• **作業内容**: 電磁誘導探査の文章のうち、「本発明は、電磁誘導探査により」から「ことを可能とするものである。」までをすべて、一字も変えずにそのまま書き写してください。

• **文書の一節**:

########

上記した電磁誘導探査に関する技術としては、例えば特許文献1に記載された技術が従来から知られている。この技術では、互いに垂直に組み合わされた信号検出用コイルおよび同期信号検出用コイルのそれぞれにおいて、地下に埋設された地下ケーブルの周方向に発生される交番磁界による誘導起電力の検出を行う。そして、信号検出用コイルにおける誘導起電力が最小となり同期信号検出用コイルにおける誘導起電力が最大となる場合に、信号検出用コイルの軸方向上に地下ケーブルがあると判定する。これにより、地上の複数の測定ポイントにおいて地下ケーブルがある方向を探査することで、この地下ケーブルの埋設位置および埋設深さを知ることができる。
本発明は、電磁誘導探査により長尺物品の位置を導出する際に、この長尺物品の周方向に発生される交番磁界において互いに直交する2方向の各成分に基づいて測定ポイントに対する長尺物品の方向を推定することで、この長尺物品の方向を知るためにコイルを種々の方向に傾けて試行錯誤をする必要をなくして、長尺物品の位置の導出を容易に行うことを可能とするものである。

########

• **データ記録**:
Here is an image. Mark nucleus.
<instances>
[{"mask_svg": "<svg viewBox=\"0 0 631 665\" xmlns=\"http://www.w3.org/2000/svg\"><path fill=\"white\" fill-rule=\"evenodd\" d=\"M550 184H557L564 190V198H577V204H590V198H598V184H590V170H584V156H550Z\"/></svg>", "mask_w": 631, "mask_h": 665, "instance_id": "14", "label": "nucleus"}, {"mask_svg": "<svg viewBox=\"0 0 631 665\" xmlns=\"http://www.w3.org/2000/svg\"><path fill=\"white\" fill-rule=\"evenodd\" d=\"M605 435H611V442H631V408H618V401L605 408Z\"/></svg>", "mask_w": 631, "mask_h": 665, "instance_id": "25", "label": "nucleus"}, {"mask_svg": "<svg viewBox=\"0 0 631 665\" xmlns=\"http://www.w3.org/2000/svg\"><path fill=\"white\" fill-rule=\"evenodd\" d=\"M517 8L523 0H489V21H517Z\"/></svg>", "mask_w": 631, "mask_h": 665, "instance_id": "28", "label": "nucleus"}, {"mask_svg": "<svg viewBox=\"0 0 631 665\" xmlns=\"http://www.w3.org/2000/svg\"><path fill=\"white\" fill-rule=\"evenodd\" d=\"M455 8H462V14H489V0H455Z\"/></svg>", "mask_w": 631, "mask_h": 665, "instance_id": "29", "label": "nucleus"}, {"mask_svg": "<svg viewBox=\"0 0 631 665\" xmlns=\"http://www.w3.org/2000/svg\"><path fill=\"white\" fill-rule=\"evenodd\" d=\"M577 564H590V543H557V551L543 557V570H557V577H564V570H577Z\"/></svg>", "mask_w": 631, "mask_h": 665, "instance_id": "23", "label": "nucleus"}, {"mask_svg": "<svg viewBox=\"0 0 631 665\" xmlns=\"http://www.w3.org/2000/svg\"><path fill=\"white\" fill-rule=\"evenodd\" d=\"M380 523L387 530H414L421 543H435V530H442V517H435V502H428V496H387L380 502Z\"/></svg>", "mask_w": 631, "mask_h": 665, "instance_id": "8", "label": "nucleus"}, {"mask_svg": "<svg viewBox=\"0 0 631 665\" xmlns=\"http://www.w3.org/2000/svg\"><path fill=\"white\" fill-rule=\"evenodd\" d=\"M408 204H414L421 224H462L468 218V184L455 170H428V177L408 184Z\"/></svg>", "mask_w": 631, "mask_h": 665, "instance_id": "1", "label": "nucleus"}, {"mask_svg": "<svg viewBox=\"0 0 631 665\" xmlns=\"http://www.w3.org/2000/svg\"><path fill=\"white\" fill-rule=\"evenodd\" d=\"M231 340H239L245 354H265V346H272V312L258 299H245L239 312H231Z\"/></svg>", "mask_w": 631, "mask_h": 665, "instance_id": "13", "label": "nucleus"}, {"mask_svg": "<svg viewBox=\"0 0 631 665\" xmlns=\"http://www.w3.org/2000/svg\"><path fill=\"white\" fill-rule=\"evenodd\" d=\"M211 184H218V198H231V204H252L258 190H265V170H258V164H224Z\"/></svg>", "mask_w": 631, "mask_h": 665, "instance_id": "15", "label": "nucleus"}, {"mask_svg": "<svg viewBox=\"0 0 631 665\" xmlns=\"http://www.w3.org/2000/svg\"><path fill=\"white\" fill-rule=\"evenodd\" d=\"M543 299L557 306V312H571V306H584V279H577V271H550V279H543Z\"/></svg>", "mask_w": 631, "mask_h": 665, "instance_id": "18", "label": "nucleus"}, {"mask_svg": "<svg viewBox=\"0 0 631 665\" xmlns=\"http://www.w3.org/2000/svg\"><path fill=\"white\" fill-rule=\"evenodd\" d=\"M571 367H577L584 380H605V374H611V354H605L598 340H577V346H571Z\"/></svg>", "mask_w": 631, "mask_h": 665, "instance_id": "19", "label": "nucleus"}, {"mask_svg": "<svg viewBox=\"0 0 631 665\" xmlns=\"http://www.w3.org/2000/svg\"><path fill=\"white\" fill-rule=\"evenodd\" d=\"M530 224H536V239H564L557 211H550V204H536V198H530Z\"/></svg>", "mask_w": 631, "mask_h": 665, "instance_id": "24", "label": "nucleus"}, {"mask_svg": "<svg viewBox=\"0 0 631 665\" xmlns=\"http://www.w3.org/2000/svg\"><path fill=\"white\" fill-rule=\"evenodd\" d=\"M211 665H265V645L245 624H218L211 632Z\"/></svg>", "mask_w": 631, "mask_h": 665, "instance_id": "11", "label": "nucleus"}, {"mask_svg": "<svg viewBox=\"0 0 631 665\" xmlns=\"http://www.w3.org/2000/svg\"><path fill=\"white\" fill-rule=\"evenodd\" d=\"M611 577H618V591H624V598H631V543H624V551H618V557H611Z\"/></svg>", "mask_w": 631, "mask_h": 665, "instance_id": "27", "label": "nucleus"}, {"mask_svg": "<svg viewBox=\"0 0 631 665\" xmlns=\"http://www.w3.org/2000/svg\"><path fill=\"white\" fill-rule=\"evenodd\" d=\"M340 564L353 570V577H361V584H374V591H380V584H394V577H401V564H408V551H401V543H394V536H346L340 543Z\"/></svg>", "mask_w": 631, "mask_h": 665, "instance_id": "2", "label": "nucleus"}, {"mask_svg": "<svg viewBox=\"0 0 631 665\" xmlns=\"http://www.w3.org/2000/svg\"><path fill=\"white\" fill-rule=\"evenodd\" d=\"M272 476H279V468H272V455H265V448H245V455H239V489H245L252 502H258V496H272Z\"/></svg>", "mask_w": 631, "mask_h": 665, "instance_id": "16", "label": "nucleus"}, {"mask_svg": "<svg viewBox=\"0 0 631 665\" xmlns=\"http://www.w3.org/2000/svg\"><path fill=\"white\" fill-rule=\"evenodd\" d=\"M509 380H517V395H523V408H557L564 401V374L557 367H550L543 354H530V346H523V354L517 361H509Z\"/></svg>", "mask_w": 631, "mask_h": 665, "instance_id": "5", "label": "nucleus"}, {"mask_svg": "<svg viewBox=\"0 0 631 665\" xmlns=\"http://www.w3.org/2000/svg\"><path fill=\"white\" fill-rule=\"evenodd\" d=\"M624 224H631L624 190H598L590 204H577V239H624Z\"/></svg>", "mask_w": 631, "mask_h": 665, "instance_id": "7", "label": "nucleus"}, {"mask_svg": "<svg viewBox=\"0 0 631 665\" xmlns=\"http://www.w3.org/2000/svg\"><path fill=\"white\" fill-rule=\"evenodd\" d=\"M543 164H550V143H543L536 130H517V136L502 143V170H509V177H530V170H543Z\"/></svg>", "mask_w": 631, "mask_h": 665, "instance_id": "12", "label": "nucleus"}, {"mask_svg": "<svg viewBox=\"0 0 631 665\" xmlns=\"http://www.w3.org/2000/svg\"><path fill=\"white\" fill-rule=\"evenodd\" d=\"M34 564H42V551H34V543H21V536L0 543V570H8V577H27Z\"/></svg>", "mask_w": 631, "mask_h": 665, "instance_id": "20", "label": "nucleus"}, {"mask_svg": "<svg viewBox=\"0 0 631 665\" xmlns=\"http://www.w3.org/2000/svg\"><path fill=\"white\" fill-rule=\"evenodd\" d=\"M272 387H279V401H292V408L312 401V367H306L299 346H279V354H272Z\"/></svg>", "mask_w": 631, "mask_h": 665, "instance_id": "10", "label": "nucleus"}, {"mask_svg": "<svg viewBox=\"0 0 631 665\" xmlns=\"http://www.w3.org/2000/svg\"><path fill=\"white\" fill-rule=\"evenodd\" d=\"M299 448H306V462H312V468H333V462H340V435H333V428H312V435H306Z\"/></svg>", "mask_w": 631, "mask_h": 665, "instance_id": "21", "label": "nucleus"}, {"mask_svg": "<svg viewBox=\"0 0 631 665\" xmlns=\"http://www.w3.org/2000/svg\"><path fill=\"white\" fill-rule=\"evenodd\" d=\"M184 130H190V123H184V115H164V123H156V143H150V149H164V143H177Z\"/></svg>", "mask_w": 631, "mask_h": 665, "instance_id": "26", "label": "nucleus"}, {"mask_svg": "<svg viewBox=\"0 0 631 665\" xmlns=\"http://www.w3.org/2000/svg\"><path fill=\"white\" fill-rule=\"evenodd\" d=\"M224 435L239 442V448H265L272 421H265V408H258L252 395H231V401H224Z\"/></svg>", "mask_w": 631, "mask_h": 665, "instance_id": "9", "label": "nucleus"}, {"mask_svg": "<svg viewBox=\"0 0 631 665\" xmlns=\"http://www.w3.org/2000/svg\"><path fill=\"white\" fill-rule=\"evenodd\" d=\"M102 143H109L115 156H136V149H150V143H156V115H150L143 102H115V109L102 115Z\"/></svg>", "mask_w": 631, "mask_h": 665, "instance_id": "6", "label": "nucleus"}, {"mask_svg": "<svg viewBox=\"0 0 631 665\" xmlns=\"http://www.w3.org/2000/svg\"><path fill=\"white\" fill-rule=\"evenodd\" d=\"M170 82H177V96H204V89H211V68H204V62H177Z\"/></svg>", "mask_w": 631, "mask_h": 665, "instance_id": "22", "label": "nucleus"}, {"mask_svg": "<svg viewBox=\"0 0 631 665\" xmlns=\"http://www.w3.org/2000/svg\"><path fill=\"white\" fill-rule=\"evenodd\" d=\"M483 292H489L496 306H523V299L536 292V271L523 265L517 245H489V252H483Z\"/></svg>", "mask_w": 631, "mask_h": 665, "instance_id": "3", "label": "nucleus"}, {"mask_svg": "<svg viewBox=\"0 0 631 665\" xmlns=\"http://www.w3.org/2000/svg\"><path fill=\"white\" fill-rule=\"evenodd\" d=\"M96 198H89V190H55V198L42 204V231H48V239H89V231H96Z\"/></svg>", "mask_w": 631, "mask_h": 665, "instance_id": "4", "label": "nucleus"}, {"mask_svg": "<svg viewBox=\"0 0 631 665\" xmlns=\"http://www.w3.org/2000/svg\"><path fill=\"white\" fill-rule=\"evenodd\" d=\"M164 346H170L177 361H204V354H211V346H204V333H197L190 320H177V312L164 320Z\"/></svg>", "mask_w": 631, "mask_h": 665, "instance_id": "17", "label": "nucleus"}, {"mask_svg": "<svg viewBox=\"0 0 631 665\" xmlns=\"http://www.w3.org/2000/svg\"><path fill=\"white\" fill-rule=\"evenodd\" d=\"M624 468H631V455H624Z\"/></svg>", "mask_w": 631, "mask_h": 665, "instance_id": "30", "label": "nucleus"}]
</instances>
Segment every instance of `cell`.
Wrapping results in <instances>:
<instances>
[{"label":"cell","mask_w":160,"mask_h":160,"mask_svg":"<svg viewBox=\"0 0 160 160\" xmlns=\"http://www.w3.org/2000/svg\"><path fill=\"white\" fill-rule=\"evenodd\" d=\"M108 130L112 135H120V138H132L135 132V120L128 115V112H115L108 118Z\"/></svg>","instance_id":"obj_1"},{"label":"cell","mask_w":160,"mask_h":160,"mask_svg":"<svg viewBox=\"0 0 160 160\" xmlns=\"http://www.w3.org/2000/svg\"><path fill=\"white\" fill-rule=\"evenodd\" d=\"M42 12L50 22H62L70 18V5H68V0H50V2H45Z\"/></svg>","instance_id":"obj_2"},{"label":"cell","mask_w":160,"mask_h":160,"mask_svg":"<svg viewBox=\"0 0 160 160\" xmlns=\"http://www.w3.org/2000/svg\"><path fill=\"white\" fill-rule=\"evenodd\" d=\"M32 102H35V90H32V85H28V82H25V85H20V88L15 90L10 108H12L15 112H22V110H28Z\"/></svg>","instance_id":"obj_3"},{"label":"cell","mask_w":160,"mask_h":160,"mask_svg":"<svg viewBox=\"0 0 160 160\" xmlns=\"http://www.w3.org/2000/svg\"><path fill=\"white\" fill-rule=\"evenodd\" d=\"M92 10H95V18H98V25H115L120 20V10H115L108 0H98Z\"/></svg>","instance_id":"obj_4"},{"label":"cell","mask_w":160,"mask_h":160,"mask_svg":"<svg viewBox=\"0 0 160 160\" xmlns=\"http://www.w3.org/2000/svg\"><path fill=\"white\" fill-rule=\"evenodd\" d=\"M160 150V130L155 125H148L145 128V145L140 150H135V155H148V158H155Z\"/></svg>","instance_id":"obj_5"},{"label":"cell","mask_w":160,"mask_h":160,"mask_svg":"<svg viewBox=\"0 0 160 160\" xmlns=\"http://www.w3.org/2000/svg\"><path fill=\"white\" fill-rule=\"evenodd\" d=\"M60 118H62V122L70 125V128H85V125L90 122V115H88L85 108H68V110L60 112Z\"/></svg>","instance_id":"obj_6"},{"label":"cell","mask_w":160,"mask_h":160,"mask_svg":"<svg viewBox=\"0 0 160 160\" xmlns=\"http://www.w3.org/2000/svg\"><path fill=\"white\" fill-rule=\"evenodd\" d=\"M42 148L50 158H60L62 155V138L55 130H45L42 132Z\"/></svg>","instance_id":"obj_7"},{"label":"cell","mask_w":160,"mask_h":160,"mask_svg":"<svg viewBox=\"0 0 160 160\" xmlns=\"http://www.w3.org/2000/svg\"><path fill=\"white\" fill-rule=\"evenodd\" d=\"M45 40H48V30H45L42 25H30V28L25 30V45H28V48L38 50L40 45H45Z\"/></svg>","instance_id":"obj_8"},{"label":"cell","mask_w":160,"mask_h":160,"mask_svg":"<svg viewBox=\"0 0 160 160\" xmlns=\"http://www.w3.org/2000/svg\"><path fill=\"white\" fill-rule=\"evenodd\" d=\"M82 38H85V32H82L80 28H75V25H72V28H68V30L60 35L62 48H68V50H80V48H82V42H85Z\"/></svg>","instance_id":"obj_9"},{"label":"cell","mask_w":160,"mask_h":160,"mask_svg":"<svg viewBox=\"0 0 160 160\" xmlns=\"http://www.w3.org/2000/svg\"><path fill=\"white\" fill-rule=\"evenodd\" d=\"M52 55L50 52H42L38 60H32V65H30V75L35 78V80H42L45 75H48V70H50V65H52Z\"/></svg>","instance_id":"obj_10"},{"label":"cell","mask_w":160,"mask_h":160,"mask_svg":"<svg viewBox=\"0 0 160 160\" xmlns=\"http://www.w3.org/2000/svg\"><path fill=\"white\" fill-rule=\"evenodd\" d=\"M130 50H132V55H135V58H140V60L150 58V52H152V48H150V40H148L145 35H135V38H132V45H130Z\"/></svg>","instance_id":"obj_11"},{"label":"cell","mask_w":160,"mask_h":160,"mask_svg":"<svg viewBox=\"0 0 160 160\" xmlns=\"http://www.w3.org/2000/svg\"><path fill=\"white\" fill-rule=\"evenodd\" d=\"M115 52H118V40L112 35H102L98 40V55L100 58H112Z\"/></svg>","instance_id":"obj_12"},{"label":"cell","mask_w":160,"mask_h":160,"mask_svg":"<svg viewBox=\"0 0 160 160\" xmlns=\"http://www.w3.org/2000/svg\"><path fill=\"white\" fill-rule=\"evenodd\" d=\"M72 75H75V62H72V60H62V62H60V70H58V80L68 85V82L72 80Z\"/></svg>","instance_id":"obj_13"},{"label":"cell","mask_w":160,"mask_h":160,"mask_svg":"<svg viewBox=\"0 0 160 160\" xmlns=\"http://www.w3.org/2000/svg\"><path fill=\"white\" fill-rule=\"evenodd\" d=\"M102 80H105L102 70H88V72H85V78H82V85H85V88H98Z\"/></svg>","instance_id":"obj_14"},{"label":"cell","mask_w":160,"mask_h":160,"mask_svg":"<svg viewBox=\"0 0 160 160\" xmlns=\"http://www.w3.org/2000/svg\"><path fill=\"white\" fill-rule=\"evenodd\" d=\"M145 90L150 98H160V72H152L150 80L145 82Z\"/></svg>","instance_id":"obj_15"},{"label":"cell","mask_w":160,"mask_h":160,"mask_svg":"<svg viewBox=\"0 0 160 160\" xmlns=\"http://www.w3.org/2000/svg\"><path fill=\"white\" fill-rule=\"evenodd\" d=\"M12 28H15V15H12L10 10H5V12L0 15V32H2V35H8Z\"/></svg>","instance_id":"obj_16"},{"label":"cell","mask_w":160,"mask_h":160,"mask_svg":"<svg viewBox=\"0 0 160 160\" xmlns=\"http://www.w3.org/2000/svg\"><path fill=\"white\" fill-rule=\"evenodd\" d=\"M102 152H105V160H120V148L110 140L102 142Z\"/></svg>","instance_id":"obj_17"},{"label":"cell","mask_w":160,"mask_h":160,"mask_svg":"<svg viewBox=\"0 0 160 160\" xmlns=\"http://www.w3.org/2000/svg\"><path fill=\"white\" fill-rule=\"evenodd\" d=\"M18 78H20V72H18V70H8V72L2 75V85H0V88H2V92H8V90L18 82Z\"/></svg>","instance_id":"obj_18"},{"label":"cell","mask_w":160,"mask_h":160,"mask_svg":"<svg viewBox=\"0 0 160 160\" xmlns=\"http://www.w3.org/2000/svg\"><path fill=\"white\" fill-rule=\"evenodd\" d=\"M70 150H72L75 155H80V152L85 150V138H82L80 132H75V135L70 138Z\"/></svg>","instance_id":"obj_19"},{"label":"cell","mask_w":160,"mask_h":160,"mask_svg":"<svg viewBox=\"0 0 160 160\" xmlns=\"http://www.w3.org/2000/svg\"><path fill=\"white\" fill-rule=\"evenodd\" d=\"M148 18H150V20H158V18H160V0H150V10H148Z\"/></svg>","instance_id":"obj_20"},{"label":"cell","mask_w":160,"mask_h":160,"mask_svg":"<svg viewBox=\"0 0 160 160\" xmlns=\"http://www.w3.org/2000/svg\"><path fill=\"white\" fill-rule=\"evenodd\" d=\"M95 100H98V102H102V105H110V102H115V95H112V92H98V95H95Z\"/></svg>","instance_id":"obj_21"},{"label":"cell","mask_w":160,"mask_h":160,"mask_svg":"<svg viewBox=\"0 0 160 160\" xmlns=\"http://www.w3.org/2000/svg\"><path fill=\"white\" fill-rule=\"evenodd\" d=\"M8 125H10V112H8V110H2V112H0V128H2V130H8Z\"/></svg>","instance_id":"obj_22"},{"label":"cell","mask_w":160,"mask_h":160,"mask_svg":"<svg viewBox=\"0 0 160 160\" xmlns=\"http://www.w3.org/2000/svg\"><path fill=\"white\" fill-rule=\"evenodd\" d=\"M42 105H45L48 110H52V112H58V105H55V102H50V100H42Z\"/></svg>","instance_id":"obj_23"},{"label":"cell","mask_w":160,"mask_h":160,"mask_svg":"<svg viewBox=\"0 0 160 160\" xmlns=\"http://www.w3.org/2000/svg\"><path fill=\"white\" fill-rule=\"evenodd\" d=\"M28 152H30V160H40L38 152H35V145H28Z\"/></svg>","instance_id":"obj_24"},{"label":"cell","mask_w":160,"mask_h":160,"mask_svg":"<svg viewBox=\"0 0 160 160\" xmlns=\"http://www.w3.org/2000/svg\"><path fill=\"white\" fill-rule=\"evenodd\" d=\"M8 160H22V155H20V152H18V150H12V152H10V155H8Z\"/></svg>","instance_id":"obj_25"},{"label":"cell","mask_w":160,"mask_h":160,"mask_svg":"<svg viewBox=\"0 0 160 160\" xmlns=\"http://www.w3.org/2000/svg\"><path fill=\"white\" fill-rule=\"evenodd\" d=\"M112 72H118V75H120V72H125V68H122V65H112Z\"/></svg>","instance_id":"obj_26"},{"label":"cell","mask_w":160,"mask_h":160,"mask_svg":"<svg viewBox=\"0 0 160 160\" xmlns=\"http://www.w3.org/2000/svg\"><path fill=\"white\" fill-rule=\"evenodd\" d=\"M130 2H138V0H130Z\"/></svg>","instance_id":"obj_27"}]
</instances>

########

• **記述回答**:
本発明は、電磁誘導探査により長尺物品の位置を導出する際に、この長尺物品の周方向に発生される交番磁界において互いに直交する2方向の各成分に基づいて測定ポイントに対する長尺物品の方向を推定することで、この長尺物品の方向を知るためにコイルを種々の方向に傾けて試行錯誤をする必要をなくして、長尺物品の位置の導出を容易に行うことを可能とするものである。